Work to complete:
Please answer these questions from the financial statement notes below:
1. What share of rental revenue did Dealertrack represent as of December 31, 2013?
2. What was the step rent receivable at December 31, 2012?
3. How much amortization expense on deferred leasing costs was recorded for the year ended December 31, 2013?

Text excerpt:
[Start]

The following tenants represent greater than 10% of rental revenue as of December 31,:

    2013 2012
EmCare, Inc. 49% 98%
Dealertrack   45% 0%

 

FINANCIAL INSTRUMENTS

 

The Company estimates that the carrying value of cash and cash equivalents, and loan payable - affiliate approximate their fair values based on their short-term maturity and prevailing interest rates.

 

STEP RENT RECEIVABLE

 

The leases provided for fixed rental increases over the life of the leases. Rental revenue is recognized on the straight-line basis over the related lease term; however, billings by the Company are based on required minimum rentals in accordance with the lease agreements. Step rent receivable, which is the cumulative revenue recognized in excess of amounts billed by the Company, is $1,292,000 and $516,000 at December 31, 2013 and 2012, respectively.

 

TENANT RENT RECEIVABLE

 

Tenant rent receivable is reported at the amount the Company expects to collect on balances outstanding at year-end. Management monitors outstanding balances and tenant relationships and concluded that any realization losses would be immaterial.

 

DEFERRED LEASING COSTS

 

Deferred leasing commissions represent direct and incremental external leasing costs incurred in the leasing of commercial space. These costs are capitalized and are amortized on a straight-line basis over the terms of the related lease agreements. Amortization expense was $283,000 and $74,000 for the years ended December 31, 2013 and 2012, respectively.

 

F-9
 

FSP Galleria North Corp.

Notes to Consolidated Financial Statements

 

2.   Summary of Significant Accounting Policies (continued)

[End]

Extracted records:
[Start]

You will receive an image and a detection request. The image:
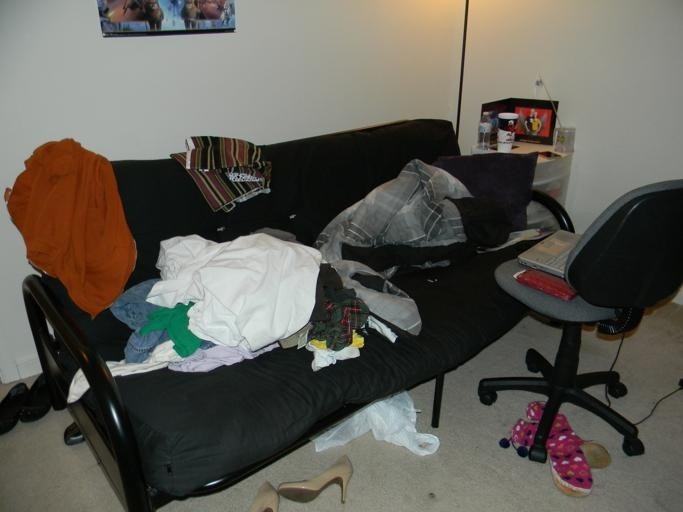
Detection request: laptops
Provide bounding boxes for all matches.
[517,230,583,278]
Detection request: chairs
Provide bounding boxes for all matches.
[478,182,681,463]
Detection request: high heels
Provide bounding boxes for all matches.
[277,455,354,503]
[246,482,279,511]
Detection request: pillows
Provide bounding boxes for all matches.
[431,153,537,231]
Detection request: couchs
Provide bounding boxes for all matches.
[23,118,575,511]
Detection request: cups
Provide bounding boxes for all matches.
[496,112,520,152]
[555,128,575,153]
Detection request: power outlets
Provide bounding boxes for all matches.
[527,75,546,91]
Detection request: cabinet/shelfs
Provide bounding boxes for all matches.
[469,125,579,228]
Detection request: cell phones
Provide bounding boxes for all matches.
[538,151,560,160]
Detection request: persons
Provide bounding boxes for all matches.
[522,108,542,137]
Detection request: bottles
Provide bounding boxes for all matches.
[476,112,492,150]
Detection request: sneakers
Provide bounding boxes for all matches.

[End]

The reply:
1. 45%
2. $516,000
3. $283,000